Um fair zu sein, hätte Demko perfekt sein müssen, um mit Murray mithalten zu können, und Torwart war nicht das Problem der Canucks gegen die Senatoren. Spezielle Teams waren.

Vancouvers Trainer Travis Green gab nach dem morgendlichen Skaten zu, dass er zwischen den Spielen „hin und her“ gegangen war, um sein Team zu trainieren oder auszuruhen, nachdem insgesamt 21 Spieler positiv auf COVID-19 getestet worden waren und meistens die letzten zwei Wochen damit verbracht hatten, es zu versuchen besser.

Das Spiel am Donnerstag sollte den Ausschlag für das Training geben, obwohl Green später sagte, er würde am Freitag noch einige Spieler ausruhen, während sich die Canucks auf das zweite von vier Spielen in Folge gegen die Senatoren am Samstag vorbereiten.

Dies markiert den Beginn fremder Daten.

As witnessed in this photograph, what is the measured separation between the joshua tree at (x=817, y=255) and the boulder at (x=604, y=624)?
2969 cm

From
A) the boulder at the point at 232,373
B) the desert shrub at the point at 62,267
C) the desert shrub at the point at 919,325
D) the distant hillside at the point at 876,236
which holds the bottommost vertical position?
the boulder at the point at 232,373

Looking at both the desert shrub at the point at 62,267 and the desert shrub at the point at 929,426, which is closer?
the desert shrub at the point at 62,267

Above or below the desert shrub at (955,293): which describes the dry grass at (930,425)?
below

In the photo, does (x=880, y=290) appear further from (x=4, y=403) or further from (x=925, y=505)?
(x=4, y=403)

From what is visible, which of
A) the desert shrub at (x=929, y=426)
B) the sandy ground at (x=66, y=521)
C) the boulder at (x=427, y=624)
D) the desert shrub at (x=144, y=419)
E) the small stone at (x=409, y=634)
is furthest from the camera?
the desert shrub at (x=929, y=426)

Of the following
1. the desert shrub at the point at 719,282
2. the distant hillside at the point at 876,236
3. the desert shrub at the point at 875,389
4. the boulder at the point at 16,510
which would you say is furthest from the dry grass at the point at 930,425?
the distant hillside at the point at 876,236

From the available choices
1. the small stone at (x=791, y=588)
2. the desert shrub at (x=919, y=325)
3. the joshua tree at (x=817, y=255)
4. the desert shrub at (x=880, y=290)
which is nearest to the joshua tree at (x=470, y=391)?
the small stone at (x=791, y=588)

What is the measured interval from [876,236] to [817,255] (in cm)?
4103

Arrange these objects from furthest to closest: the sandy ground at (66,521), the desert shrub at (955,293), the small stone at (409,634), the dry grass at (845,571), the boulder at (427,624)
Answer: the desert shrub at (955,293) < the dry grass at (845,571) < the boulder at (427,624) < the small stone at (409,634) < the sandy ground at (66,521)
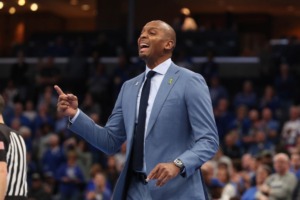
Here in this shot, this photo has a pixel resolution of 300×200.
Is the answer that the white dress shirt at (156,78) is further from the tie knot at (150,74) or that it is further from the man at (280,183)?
the man at (280,183)

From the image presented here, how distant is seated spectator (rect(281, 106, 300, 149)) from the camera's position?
14539 millimetres

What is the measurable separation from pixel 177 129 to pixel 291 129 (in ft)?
31.3

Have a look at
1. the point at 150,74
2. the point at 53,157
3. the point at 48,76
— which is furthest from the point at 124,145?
the point at 150,74

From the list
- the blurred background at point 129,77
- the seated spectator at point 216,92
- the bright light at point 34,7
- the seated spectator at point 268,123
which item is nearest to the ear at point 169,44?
the blurred background at point 129,77

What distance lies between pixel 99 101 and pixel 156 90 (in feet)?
43.5

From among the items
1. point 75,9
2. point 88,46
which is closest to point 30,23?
point 75,9

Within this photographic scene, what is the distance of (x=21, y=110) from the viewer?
18234mm

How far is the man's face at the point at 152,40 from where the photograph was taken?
571cm

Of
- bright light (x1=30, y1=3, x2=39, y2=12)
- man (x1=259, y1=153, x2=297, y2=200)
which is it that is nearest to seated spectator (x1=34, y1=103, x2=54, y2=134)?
man (x1=259, y1=153, x2=297, y2=200)

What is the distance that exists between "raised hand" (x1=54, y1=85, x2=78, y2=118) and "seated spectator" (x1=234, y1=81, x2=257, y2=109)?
11606mm

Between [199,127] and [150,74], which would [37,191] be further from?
[199,127]

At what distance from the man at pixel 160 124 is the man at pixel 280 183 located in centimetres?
578

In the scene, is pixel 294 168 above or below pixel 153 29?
below

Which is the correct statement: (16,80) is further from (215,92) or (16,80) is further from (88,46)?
(215,92)
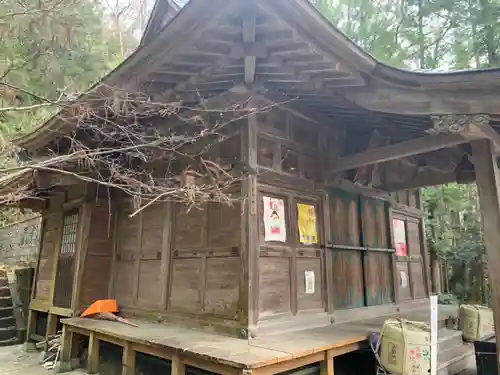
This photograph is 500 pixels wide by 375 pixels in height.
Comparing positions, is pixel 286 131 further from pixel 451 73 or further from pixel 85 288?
pixel 85 288

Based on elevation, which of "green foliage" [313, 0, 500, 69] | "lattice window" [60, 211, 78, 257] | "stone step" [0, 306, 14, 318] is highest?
"green foliage" [313, 0, 500, 69]

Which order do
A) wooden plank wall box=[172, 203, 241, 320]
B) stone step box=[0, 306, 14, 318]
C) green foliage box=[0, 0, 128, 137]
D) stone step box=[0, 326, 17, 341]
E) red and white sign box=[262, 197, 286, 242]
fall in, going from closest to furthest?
green foliage box=[0, 0, 128, 137] < wooden plank wall box=[172, 203, 241, 320] < red and white sign box=[262, 197, 286, 242] < stone step box=[0, 326, 17, 341] < stone step box=[0, 306, 14, 318]

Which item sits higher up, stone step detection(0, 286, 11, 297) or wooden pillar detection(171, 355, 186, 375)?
stone step detection(0, 286, 11, 297)

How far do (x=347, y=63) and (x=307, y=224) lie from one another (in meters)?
2.20

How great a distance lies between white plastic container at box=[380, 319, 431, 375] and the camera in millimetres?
3574

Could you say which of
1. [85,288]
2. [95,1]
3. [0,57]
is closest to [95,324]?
[85,288]

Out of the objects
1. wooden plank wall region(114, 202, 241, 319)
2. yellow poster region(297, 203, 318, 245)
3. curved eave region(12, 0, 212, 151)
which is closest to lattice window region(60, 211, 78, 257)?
wooden plank wall region(114, 202, 241, 319)

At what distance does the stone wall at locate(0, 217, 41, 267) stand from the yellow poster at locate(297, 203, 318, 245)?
985 centimetres

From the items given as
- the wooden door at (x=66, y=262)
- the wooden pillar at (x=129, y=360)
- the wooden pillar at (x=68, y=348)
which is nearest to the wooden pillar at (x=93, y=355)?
the wooden pillar at (x=68, y=348)

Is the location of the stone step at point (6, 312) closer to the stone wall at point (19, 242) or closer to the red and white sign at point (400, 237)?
the stone wall at point (19, 242)

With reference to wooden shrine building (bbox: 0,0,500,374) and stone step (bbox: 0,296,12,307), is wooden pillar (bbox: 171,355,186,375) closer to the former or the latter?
wooden shrine building (bbox: 0,0,500,374)

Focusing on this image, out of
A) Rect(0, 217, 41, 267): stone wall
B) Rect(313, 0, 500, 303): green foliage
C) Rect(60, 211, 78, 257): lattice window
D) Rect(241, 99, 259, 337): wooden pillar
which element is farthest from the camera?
Rect(0, 217, 41, 267): stone wall

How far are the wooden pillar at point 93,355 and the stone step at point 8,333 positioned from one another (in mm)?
3383

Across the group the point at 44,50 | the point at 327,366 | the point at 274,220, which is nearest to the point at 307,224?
the point at 274,220
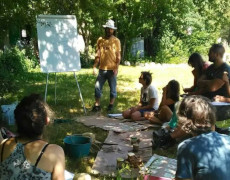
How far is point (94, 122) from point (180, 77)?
603 cm

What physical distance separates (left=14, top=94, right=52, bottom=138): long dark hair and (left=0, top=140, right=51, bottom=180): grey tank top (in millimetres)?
91

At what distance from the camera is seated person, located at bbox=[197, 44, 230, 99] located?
13.3 feet

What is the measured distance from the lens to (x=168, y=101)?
16.0ft

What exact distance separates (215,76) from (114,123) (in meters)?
1.92

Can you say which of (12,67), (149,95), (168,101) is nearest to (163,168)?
(168,101)

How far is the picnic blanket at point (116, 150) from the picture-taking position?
3.63 metres

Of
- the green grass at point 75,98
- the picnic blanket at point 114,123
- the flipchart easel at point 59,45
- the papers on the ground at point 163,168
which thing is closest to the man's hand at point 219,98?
the green grass at point 75,98

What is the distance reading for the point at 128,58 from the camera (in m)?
15.5

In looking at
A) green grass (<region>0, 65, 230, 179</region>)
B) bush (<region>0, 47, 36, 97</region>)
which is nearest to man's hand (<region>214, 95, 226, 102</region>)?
green grass (<region>0, 65, 230, 179</region>)

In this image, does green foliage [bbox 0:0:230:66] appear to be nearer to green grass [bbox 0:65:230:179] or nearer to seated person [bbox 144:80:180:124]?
green grass [bbox 0:65:230:179]

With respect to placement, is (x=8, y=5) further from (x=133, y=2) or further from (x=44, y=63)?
(x=133, y=2)

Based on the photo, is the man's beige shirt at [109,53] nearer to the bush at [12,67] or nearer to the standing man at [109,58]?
the standing man at [109,58]

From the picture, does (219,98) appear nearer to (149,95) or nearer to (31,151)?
(149,95)

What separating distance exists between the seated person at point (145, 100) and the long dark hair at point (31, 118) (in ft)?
11.8
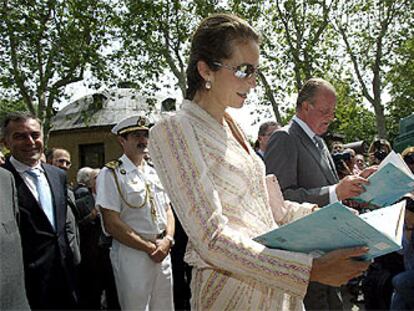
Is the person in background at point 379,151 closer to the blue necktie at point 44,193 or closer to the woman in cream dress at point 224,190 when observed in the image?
the blue necktie at point 44,193

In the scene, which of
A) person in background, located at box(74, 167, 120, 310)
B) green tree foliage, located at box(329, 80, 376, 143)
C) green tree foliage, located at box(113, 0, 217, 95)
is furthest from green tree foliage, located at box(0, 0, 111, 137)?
green tree foliage, located at box(329, 80, 376, 143)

Die Canucks sahen am Donnerstag sowohl beim Machtspiel als auch beim Elfmeterschießen schlecht aus – und ihre Ergebnisse waren schrecklich. Trotz eines ordentlichen Drucks in der zweiten Spielhälfte und eines ausgeglichenen 27: 14-Sieges gegen Ottawa konnte sich Vancouver nicht von den beiden Powerplay-Toren zurückspielen, die es in der ersten Phase abgegeben hatte, als die Canucks drei Strafrunden in Folge erzielten.

Sicher, es gab ein bisschen Glück für beide, als Nick Paul um 9:17 Uhr einen Schuss von Teamkollege Tim Stützle abprallte und Drake Batherson um 15:57 Uhr mit 2: 0 von einem Pass traf, der ihm zufällig vom Skate kam Canucks Verteidiger Tyler Myers.

Aber Pech hatte nichts mit einem kalten Machtspiel in Vancouver zu tun, das 0: 4 ging und Murray in acht Minuten Vorteilszeit nur sechs Paraden abwehrte.

Das Straßen-Powerplay der Senatoren auf Platz 29 endete mit 2: 4.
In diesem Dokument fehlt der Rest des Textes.